Tim Mallalieu, PM of LINQ to SQL and LINQ to Entities, recently announced:
“…as of .NET 4.0 the Entity Framework will be our recommended data access solution for LINQ to relational scenarios.”
Tim later tried to clarify the announcement in a carefully worded post:
“We will continue make some investments in LINQ to SQL based on customer feedback.”
Although Microsoft may not remove LINQ to SQL from the framework class library just yet, they do appear to be treating LINQ to SQL as an experiment that escaped from the lab – something to minimize until it’s erased from our memories. Many consider the decision inevitable, as the ADO.NET Entity Framework is considered the crowning achievement in Microsoft’s long quest to build a deep abstraction over relational databases.
On the surface the reasoning is sound. The technologies are both solutions in the same problem space, and have overlapping features. Both frameworks use metadata to map relational data to objects, and both implement change tracking, identity maps, and a unit of work class. Each framework also has distinguishing features, however. For instance, LINQ to SQL supports POCOs and implicit lazy loading, while the Entity Framework delivers support for multiple database providers and sophisticated mapping strategies.
The belief is that merging the distinguishing features of LINQ to SQL into the Entity Framework will produce a piece of software that makes everyone happy – but I’m not so sure.
On the surface, conservative governments and liberal governments are both solutions in the same problem space - governance. Both will implement a chief of staff and a head of state, but the implementation details don’t matter. It’s the philosophical differences between conservatives and liberals that determines the quality of life for the individual citizens of the government … and that’s as far as this analogy will go.
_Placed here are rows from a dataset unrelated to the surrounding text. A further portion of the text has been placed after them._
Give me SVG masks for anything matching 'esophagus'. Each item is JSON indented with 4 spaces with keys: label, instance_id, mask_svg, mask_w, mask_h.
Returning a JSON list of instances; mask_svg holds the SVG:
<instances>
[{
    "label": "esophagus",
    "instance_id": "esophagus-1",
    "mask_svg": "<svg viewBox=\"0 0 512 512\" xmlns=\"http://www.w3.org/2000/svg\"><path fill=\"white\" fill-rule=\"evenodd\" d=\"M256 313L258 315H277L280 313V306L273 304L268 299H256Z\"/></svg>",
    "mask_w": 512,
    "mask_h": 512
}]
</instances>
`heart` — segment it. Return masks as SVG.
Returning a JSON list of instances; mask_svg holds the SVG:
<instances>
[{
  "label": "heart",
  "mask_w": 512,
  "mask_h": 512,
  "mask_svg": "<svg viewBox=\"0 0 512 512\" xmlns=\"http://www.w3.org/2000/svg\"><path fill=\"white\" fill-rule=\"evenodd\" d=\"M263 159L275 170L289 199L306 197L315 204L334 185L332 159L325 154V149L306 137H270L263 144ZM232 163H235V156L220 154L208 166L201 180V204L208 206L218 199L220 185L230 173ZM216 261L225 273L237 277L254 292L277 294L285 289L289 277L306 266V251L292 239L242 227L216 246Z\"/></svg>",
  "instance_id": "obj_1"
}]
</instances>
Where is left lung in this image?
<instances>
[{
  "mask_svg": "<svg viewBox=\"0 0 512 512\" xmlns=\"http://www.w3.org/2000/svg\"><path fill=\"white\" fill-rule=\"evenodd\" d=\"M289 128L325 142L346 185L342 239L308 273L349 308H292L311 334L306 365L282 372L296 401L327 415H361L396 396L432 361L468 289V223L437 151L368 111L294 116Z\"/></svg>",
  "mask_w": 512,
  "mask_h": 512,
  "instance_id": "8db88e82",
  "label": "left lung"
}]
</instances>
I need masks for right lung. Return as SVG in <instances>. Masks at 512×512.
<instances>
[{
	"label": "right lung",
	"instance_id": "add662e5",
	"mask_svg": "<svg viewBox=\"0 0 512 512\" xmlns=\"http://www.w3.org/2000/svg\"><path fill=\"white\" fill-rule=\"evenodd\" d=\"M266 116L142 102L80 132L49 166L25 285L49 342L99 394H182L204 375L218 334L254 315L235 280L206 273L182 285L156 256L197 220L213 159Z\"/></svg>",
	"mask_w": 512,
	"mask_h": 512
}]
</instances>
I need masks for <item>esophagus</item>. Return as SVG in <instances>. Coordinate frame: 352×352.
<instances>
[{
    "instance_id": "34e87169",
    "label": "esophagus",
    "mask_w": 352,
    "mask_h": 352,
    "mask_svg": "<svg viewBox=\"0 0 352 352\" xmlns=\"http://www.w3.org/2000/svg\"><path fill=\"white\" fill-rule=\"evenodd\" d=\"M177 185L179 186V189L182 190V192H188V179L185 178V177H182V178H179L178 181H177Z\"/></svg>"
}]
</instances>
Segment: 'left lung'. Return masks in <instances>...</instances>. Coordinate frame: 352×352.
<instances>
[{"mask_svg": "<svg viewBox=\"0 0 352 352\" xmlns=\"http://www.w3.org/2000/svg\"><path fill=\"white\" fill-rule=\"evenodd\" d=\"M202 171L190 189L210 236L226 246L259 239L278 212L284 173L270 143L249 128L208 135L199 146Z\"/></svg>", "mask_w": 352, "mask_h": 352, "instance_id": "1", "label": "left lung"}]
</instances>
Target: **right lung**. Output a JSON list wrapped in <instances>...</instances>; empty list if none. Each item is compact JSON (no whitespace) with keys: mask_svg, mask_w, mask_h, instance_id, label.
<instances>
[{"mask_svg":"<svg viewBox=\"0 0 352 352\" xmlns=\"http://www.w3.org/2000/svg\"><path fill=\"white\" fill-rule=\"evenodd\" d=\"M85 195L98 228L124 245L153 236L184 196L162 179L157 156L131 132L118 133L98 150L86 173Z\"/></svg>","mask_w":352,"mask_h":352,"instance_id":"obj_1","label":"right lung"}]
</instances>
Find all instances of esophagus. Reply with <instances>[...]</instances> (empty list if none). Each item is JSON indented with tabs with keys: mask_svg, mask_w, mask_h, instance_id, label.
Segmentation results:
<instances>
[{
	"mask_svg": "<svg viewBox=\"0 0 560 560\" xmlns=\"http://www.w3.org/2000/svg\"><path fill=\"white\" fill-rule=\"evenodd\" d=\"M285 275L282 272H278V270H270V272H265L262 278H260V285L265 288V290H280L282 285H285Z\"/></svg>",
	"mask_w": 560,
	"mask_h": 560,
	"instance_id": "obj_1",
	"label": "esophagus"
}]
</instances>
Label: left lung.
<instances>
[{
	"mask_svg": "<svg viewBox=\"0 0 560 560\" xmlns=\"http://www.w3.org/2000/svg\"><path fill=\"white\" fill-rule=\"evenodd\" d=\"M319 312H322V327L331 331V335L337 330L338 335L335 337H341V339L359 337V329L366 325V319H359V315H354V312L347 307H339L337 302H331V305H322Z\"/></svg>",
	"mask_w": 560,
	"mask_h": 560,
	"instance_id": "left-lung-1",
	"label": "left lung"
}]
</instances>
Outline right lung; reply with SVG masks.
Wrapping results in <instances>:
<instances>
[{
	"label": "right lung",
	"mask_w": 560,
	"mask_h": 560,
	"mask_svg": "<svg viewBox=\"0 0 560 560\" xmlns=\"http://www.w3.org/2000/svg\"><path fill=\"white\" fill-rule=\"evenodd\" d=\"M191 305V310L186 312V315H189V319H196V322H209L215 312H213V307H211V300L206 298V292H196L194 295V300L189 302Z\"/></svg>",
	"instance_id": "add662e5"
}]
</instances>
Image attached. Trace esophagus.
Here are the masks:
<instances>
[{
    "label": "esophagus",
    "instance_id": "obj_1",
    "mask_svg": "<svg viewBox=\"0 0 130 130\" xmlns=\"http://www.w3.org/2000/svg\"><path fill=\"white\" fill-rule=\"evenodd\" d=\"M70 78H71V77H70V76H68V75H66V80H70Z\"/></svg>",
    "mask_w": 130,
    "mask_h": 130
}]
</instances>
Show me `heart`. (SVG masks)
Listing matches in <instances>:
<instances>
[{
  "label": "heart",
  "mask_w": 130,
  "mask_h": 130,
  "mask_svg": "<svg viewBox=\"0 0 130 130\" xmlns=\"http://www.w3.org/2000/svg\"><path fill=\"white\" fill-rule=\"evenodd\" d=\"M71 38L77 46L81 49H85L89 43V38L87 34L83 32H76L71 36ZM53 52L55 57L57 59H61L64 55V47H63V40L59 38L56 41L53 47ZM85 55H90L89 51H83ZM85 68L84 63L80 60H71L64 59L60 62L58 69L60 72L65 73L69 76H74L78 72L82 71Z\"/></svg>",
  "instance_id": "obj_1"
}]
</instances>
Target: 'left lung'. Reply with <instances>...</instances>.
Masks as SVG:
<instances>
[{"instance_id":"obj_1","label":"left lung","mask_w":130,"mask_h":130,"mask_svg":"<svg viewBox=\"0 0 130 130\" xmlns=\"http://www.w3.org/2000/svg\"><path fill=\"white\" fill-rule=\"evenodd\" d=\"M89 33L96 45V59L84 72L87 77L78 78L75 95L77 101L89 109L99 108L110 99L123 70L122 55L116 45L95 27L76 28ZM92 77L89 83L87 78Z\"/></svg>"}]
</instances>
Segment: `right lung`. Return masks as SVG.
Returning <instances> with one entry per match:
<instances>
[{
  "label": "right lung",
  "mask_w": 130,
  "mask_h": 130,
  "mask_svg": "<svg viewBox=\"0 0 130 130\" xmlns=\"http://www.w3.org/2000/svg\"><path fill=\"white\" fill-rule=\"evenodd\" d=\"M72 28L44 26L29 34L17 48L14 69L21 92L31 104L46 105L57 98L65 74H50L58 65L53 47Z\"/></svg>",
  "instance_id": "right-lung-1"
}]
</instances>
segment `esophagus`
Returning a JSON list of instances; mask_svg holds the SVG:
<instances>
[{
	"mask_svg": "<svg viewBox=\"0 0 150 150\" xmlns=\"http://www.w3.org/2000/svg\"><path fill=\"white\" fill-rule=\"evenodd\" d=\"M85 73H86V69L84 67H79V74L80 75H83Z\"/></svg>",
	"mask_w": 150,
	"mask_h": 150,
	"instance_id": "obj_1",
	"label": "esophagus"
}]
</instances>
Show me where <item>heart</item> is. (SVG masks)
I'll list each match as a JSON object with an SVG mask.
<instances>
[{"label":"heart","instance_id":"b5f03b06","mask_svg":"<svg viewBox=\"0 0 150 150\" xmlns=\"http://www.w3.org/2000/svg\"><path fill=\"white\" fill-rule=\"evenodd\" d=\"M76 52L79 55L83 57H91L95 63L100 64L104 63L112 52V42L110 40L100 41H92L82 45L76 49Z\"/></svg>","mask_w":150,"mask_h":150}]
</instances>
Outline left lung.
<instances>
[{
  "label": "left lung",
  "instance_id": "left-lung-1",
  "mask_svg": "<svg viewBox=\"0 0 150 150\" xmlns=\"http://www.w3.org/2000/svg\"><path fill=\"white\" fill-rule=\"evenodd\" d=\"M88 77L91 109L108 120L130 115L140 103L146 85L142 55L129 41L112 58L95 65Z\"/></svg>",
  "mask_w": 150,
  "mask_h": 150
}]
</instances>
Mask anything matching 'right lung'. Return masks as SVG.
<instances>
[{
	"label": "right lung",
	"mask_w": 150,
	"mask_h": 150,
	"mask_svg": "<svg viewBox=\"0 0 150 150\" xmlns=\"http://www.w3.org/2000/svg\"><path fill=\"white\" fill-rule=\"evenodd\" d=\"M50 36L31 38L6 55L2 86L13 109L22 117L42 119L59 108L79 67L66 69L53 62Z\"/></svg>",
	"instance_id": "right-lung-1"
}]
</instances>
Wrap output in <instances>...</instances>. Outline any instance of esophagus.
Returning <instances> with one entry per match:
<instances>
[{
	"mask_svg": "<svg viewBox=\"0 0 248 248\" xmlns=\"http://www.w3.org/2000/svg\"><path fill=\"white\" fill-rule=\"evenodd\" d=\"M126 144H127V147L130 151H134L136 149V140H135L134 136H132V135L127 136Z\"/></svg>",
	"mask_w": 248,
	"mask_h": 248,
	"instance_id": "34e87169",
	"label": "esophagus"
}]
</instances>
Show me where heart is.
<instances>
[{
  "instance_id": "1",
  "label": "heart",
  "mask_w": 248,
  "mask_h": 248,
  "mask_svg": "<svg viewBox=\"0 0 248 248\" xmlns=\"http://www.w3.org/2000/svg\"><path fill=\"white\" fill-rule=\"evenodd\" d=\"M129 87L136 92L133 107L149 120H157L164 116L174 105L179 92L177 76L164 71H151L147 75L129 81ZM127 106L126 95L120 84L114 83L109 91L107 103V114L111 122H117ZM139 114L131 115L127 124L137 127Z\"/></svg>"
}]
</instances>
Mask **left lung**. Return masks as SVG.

LINQ to SQL and the Entity Framework promote fundamentally different philosophies.
LINQ to SQL is geared for thinking about objects. There is an “I’ll make this easy for you” feeling you get from the technology with its flexibility (such as mapping with XML or attributes) , and escape hatches (such as ExecuteQuery<T>). The simplicity surrounding LINQ to SQL makes many people think of the technology as a toy, or only suitable for RAD prototyping. The truth is that LINQ to SQL just wants to give you objects and let you go about your business.
The Entity Framework is geared for thinking about data.The crown jewel of the framework is the theoretically grounded Entity Data Model. The Entity Framework’s intent is to promote the EDM as the canonical, consumable data model both inside an application (via technologies like LINQ to Entities, Entity SQL, and ASP.NET Dynamic Data) and outside an application (via technologies like ADO.NET Data Services). The Entity Framework wants the data model to be pervasive.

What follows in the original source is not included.